IMHO it's a feature and not a bug that if you import a dependency you also have to carefully review and approve (or add) its dependencies to your application. The entire reason node is a mess of supply chain issues and problems, and is almost like nuclear waste in some professional orgs (i.e. impossible to use because of unclear and unknown licensing concerns, ownership, etc. across thousands of dependencies) is from the ease at which long and complex dependency chains are pulled into a single npm install.


I would like to see import_maps managed with nix.
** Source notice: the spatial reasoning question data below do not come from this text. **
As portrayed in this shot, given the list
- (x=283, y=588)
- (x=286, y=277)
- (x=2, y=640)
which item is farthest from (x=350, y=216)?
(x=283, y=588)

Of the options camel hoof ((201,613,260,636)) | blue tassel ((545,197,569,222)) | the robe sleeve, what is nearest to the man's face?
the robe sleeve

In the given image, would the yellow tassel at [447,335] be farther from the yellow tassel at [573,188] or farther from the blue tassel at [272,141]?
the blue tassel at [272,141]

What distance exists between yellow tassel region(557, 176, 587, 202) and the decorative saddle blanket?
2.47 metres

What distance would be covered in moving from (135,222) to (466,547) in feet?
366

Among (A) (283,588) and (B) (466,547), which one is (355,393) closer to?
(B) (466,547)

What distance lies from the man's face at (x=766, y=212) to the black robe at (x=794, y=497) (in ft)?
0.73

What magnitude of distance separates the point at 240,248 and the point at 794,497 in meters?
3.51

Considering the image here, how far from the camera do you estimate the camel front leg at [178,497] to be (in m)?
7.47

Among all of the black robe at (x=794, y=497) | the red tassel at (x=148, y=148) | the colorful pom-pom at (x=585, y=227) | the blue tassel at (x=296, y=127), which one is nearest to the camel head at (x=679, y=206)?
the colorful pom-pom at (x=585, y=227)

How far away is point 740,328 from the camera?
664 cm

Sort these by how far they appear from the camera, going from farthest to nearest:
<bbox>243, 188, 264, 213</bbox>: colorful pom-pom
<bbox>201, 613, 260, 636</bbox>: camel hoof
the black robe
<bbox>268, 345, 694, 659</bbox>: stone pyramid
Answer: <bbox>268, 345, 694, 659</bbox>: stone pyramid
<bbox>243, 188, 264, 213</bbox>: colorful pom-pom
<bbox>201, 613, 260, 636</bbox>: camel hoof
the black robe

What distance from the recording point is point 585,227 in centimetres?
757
Deno "lacking" a package manager seems like a great opportunity for content addressable web bundles.


Ha, that's something I was working on and I had a little proof of concept with Aleph.


I wonder if Go's approach to version resolution would work here?


proper applications as well. example is the https://deno.land website has an average CPU time of 6ms. CPU time means it doesnt include any IO bound operations, so ie doing a fetch request wont really contribute to the CPU time.


Average time 6ms with hard cap at 10ms sounds like a ticking timebomb you don't dare to put in production.

I've had to switch multiple webapps to Cloudflare Workers' "unbound" mode to go beyond CPU time limits.


The M1 builds are made manually by us, as github doesnt provide any runners. the same problem does apply for linux arm, however we don't have any arm linux systems any one of the members use; and building on a pi is a no-go, as that can take 70+ minutes, so that would make our release cycle a lot more complicated. Either way, we are investigating potential possibilities besides waiting for github to have runners available


Have you tried building in a rpi virtual machine on a Mac? I have no idea what the performance would look like, but it’d be easy enough to try, especially since you are already managing your own max builders.

I want to say I followed these instructions for doing so recently:

https://gist.github.com/plembo/c4920016312f058209f5765cb9a3a...


No, Netlify actually uses Deno to some degree: https://www.netlify.com/blog/announcing-serverless-compute-w...


Right, but the $21M of funding seems to be for Deno Deploy, the product, not Deno, the CLI.


The wording in that blogpost might be a bit off, here it is more in-depth: https://deno.com/blog/netlify-edge-functions-on-deno-deploy

Netlify is using Deploy


> It is using silly naming conventions in filenames as an alternative to specifying routes. eg /users/[name].tsx for /users/:name

Its a convention also used by Next.js, so it is just sticking to existing conventions.

> There is no documentation about the islands or how they are implemented.

Documentation is still only partial & incomplete.

> It says there is no build step but there has to be one because v8 runs JavaScript not TypeScript

This is a module for Deno, which does that under the hood, it isnt something a deno user would have to be concerned with.